>> START DATASET ENTRIES

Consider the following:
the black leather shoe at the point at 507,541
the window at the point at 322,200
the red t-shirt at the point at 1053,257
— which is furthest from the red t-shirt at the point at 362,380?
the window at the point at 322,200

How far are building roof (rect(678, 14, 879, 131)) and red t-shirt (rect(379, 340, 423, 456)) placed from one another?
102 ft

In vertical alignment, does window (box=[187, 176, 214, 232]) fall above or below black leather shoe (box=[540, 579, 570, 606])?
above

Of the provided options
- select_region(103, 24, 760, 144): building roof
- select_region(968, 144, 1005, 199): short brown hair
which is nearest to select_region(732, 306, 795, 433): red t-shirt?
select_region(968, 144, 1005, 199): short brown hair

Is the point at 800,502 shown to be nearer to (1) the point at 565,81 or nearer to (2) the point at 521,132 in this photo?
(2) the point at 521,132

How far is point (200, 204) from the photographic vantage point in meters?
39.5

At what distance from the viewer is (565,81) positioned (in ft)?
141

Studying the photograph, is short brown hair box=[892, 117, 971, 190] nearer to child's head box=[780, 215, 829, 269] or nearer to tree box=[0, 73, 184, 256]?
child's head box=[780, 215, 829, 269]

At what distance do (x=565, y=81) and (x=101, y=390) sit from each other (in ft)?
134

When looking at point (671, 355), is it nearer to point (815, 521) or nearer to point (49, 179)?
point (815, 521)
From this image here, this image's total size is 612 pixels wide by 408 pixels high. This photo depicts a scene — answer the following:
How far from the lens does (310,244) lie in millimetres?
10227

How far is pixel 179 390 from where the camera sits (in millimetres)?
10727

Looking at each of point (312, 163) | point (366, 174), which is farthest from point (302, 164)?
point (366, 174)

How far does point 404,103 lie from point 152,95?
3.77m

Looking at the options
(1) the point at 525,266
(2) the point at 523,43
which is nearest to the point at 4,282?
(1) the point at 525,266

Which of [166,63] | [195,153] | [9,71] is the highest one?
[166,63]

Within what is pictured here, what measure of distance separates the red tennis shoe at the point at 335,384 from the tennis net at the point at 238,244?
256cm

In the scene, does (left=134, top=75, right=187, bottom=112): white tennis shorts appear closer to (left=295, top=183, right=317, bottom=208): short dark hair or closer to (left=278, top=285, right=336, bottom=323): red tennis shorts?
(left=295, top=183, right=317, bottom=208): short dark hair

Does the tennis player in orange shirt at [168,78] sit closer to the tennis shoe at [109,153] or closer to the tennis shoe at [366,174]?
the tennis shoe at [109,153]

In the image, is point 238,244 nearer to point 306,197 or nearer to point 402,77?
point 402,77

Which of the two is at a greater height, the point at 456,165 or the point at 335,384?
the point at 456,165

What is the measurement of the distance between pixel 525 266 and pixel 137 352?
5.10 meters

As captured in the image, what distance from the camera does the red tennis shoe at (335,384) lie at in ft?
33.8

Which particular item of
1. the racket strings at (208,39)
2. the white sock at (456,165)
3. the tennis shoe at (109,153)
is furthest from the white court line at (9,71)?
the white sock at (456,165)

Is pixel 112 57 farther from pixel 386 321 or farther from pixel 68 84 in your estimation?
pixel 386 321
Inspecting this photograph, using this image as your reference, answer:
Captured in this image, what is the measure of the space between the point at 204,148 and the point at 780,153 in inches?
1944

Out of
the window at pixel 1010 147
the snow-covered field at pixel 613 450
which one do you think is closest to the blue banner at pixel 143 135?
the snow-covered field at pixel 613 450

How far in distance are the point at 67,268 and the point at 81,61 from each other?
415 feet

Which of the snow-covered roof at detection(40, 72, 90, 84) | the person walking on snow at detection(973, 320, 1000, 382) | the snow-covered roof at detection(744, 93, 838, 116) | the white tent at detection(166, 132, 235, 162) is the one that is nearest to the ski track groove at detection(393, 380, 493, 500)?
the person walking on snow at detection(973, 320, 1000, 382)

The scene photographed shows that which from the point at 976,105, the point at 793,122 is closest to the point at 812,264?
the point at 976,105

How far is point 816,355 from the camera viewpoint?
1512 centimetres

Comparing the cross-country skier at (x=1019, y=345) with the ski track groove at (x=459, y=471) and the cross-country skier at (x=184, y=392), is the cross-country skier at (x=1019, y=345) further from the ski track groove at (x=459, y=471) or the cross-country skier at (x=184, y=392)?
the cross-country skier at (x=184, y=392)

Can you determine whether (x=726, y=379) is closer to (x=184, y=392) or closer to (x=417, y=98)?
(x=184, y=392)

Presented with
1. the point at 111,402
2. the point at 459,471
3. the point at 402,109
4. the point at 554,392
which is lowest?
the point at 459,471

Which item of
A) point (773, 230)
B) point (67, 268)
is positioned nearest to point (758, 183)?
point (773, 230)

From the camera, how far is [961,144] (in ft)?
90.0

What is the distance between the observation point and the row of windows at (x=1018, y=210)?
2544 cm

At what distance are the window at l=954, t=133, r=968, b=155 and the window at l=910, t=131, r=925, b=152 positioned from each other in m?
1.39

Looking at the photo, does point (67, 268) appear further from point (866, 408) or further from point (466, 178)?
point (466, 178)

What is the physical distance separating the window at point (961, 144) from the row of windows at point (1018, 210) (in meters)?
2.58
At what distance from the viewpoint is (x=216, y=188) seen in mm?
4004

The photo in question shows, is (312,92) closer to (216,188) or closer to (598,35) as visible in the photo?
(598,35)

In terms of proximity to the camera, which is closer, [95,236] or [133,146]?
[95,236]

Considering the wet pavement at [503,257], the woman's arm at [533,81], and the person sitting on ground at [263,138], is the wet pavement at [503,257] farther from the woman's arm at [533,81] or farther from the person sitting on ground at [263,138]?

>> END DATASET ENTRIES

WHAT TO PRODUCE:
From the line with "Can you determine" to the last line of the material, give every line again exactly, and only those lines.

RESPONSE TO THIS EXERCISE:
Can you determine whether (x=726, y=379) is closer to (x=184, y=392) or closer to (x=417, y=98)?
(x=184, y=392)

Presented with
1. the point at 111,402
2. the point at 459,471
3. the point at 402,109
4. the point at 554,392
which is lowest?
the point at 459,471

Which item of
A) point (773, 230)
B) point (67, 268)
is positioned nearest to point (758, 183)?
point (773, 230)

From the camera, how far is [961,144] (in ft)?
90.0

What is the distance between the observation point and the row of windows at (x=1018, y=210)?
2544 cm

At what distance are the window at l=954, t=133, r=968, b=155 and the window at l=910, t=131, r=925, b=152 positioned from each other in m?
1.39

Looking at the photo, does point (67, 268) appear further from point (866, 408) or further from point (466, 178)?
point (466, 178)

What is the physical distance separating the window at point (961, 144) from the row of windows at point (1018, 210) (in meters)?
2.58
At what distance from the viewpoint is (x=216, y=188) seen in mm?
4004

The photo in question shows, is (312,92) closer to (216,188) or closer to (598,35) as visible in the photo?
(598,35)

In terms of proximity to the camera, which is closer, [95,236] or [133,146]?
[95,236]

Considering the wet pavement at [503,257], the woman's arm at [533,81], and the person sitting on ground at [263,138], is the wet pavement at [503,257] farther from the woman's arm at [533,81] or farther from the person sitting on ground at [263,138]?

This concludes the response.